**Extract:**
+ + + + + + +

It looks like some editors have never seen an encyclopedia or at least they have chosen to forget what one looks like. As you say, this seriously harms WP's credibility. Martin Hogbin (talk) 23:00, 14 April 2014 (UTC)

A barnstar for you!

The Barnstar of Diplomacy
Thank you for removing the introductory paragraph from List of vegans. I had thought of simply replacing the latest edit with the first sentence from veganism, but your solution is more elegant, and more likely to avoid edit warring. Edwardx (talk) 19:40, 30 April 2014 (UTC)
Thank you. I thought it might have seemed a bit heavy handed. Martin Hogbin (talk) 21:09, 30 April 2014 (UTC)

+ + + + + + +

**Supplied material:**

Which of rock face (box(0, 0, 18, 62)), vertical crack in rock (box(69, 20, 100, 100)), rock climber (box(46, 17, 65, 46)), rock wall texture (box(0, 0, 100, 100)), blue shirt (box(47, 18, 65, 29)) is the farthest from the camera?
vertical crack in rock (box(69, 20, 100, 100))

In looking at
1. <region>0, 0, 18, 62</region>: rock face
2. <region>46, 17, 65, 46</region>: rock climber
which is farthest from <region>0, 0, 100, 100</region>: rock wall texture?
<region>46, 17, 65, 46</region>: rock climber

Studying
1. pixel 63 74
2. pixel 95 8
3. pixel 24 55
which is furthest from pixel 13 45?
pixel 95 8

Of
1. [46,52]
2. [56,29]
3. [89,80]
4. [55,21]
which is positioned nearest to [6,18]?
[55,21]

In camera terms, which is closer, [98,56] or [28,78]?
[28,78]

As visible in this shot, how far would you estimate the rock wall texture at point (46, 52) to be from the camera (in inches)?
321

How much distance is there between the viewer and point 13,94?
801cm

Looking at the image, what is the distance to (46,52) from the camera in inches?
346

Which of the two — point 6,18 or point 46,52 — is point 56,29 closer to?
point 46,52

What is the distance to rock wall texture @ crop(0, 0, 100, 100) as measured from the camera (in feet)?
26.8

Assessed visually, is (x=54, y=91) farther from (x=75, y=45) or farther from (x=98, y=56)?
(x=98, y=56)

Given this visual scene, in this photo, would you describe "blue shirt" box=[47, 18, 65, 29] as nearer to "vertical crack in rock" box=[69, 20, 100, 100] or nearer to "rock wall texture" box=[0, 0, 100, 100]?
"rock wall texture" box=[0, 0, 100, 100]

+ + + + + + +

**Given task A:**
Retype the entries from the line containing "Assessed visually, is" down through the last entry.
**Given task B:**
Write what comes next in the Wikipedia talk page exchange, starting after its final reply.
The talk page excerpt and the entries have nothing to do with each other.

**Task response A:**
Assessed visually, is (x=54, y=91) farther from (x=75, y=45) or farther from (x=98, y=56)?
(x=98, y=56)

Given this visual scene, in this photo, would you describe "blue shirt" box=[47, 18, 65, 29] as nearer to "vertical crack in rock" box=[69, 20, 100, 100] or nearer to "rock wall texture" box=[0, 0, 100, 100]?
"rock wall texture" box=[0, 0, 100, 100]

**Task response B:**
May 2014

Information icon Welcome to Wikipedia, and thank you for your contributions. Although everyone is welcome to contribute constructively to the encyclopedia, please note that there is a Manual of Style that should be followed to maintain a consistent, encyclopedic appearance. Deviating from this style, as you did in Driver's license, disturbs uniformity among articles and may cause readability or accessibility problems. Please take a look at the welcome page to learn more about contributing to this encyclopedia.

Please see WP:ARTCON. Wikipedia-wide consensus is to use consistent spelling throughout an article, not to switch to national spelling in article subjection. Discussion between three editors on one article talk page doesn't override that. Dennis Bratland (talk) 17:41, 7 May 2014 (UTC)

Thank you for your extremely kind advice. In the nearly eight years that I have been contributing to Wikipedia I have become aware of the Manual of Style and have even read it on occasions and I have noticed the general preference to maintain a consistent encyclopedic style and spelling throughout an article; a preference that I support.
I have also become aware of the fact that consensus can, in principle and in practice, override such a policy if there are good reasons for it to do so.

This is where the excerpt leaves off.